|What heart rates do you usually train at???||benja15|
Jul 30, 2003 6:36 PM
|I just purchased a monitor and have programmed to stay between 140 and 170, but i have found that i can hold levels in the low 170 and have even hit 183 as a max on it. just curious as to what people generally train at|
|re: What heart rates do you usually train at???||spockie|
Jul 30, 2003 7:50 PM
|While heart rates are an individualll thing, training should be done at a low level unless you are doing intervals. New research that came out just recently that most racing that is endurance (including some longer time trails) are done aerobicly by the body as much as possible.
Most folks I know train in the 120-145 range. Although it may not seem like much of a work out, keep in the mind that you are asking the heart to almost double or triple its output (beats per minute). It takes about 4-6 months of CONSISTENT (5-6 days a week) riding to get the benefits of it. If you don't believe me, ask yourself if you have not progressed that far as speed goes, than try my method and give it a few months as i recommended.
|140-170bpm seems a bit high to me but...||pdg60|
Jul 31, 2003 6:23 AM
|there are anomalies out there and you could be one of those freaks.
How many years have you been riding?
Do you ride every day of the week and is the 140-170 where you ride all your rides?
Do you know your lactate threshold (even an estimate)?
For most endurance rides I try to keep it below 155bpm.
Do you race?
I've heard a cliche something like "most people don't go easy enough on their easy days or hard enough on their hard days".
Something to think about...
|Can't know without knowing your LT...||James OCLV|
Jul 31, 2003 8:09 AM
|Once you have this number, you can determine somewhat accurate HR zones that are *individual* to you.
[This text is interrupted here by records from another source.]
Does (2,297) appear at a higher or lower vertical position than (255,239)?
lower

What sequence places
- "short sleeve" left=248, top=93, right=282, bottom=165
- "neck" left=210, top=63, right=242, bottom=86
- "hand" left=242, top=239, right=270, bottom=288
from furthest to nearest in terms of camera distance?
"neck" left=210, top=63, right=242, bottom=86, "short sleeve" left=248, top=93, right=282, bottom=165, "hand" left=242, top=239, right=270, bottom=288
There really are no "rules of thumb" that you can apply to yourself that will work with any degree of reliabilty unless you are "joe average human being".|
|You now have a tool that can prove very beneficial to your||bill|
Jul 31, 2003 8:40 AM
|training, and congratulations to you for that. But, and I really don't mean to be too harsh about this believe it or not, your question shows almost a total misunderstanding of what you're supposed to do with a heart rate monitor.
You need to read up on this stuff. Some basics --
Everyone's max HR is different and largely genetic. Generally, it lowers as you get older, but you don't know what your max is without some testing. The 220-age equation, and all the refinements, may be sort of kind of true across the population, but it is meaningless to help you determine what yours is. Also, max HR in itself is not terribly relevant to training.
Far more critical for training purposes than max HR are some intermediate thresholds, including your lactate threshold, VO2 max, anaerobic threshold. They are sort of the same, in that they tend to be in the same neighborhood of HR's, but they also are sort of not, because they mean different things. Again, you need to read up.
You train by planning what kind of a workout you need to do to overstress a system to force adaptation. That means that training includes riding the bike, at different intensities for different amounts of times, or, indeed, not. As in rest. So, your question, what HR do you usually train at, is really an unanswerable question. You are supposed to train with a highly elevated HR for one exercise, a low HR for another, and, with some others, with exercises for which HR is irrelevant.